Comments from the Staff on February 6, 2012:
| 1. | Provide copies of the contracts and amendments thereto and state the dates of any amendments. |
Response: We are supplementally providing copies of the contracts and amendments thereto with a request that the Staff return the materials when the review is complete pursuant to Rule 12b-4 of the Securities Exchange Act of 1934, as amended.
| 2. | Provide an accounting analysis with reference to authoritative literature for the refund right and whether it changes the requirement to expense medical formulas and services as research and development. Identify all alternative accounting methods and explain why each is appropriate or not. Include a discussion of the following alternatives: |
| a. | Research and development costs should be expensed with the recognition of a contingent gain. |
| b. | Recognize costs paid as a prepaid expense and recognize the related expense over the estimated contract period. |
| c. | Record payments made as an advance or a deposit, capitalize the resulting approved formula when received as an intangible asset and amortize that cost over its estimated useful live. |
State how the refund right would be accounted for under the second and third options.
Response: Among the three accounting treatment alternatives, the Company takes the position that Alternative C, i.e., the recognition of the payments under the contracts with the laboratories as an advance, capitalize the resulting approved formula when received as an intangible asset and amortize that cost over its estimated useful live is the appropriate accounting treatment. Therefore, our analysis starts from Alternative C below.

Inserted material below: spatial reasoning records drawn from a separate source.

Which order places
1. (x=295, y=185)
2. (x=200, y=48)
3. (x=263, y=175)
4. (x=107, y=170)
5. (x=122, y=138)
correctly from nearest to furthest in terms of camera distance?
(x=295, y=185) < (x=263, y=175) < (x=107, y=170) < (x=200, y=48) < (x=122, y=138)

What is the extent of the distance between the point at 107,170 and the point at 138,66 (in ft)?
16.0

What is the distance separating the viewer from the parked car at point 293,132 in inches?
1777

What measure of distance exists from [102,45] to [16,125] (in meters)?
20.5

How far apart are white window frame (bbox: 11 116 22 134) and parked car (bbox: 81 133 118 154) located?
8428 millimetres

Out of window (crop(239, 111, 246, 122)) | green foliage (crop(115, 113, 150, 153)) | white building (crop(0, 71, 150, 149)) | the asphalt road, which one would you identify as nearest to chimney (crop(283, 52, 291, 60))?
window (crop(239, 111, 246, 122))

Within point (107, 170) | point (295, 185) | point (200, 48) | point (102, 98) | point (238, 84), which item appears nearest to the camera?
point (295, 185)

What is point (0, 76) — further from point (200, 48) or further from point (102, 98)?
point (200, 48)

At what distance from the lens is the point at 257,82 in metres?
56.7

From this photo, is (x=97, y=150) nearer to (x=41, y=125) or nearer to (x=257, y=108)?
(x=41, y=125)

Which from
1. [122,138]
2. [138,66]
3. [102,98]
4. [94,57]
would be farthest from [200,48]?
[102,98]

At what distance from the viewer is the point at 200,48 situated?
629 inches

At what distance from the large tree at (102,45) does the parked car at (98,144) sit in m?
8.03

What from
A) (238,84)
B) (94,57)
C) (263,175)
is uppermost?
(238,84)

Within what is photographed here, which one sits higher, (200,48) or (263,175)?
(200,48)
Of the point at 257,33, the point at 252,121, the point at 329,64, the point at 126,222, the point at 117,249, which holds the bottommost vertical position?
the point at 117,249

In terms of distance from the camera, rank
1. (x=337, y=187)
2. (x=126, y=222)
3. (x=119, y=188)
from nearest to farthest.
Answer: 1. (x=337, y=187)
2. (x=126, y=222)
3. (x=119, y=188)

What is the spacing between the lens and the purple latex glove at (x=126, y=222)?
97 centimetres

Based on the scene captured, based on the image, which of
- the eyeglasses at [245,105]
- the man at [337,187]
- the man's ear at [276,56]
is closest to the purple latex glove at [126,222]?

Alternative C: Record Payments Made as an Advance or a Deposit, Capitalize the Resulting Approved Formula When Received as an Intangible Asset and Amortize that Cost over Its Estimated Useful Live
Loan or Advance to Other Parties: ACS 730-20-25-11 states, “If repayment to the entity of any loan or advance by the entity to the other parties depends solely on the results of the research and development having future economic benefit, the loan or advance shall be accounted for as costs incurred by the entity. The costs shall be charged to research and development expense unless the loan or advance to the other parties can be identified as relating to some other activity, for example, marketing or advertising, in which case the costs shall be accounted for according to their nature.” In our case, the Company’s contracts with the laboratories each contain a refund right, requiring that should the SFDA issue a denial letter, the laboratory is required to refund all of the payments made to the laboratory for the medical formula. Alternately, at the Company’s option, the Company can apply the refund amount to another medical formula. Since the contracts specify that the payments are refundable if the laboratory fails to obtain SFDA production approval, the refund is not solely dependent upon the results of the research and development having future economic benefit, therefore ACS 730-20-25-11 is apparently not applicable to the Company’s facts pattern.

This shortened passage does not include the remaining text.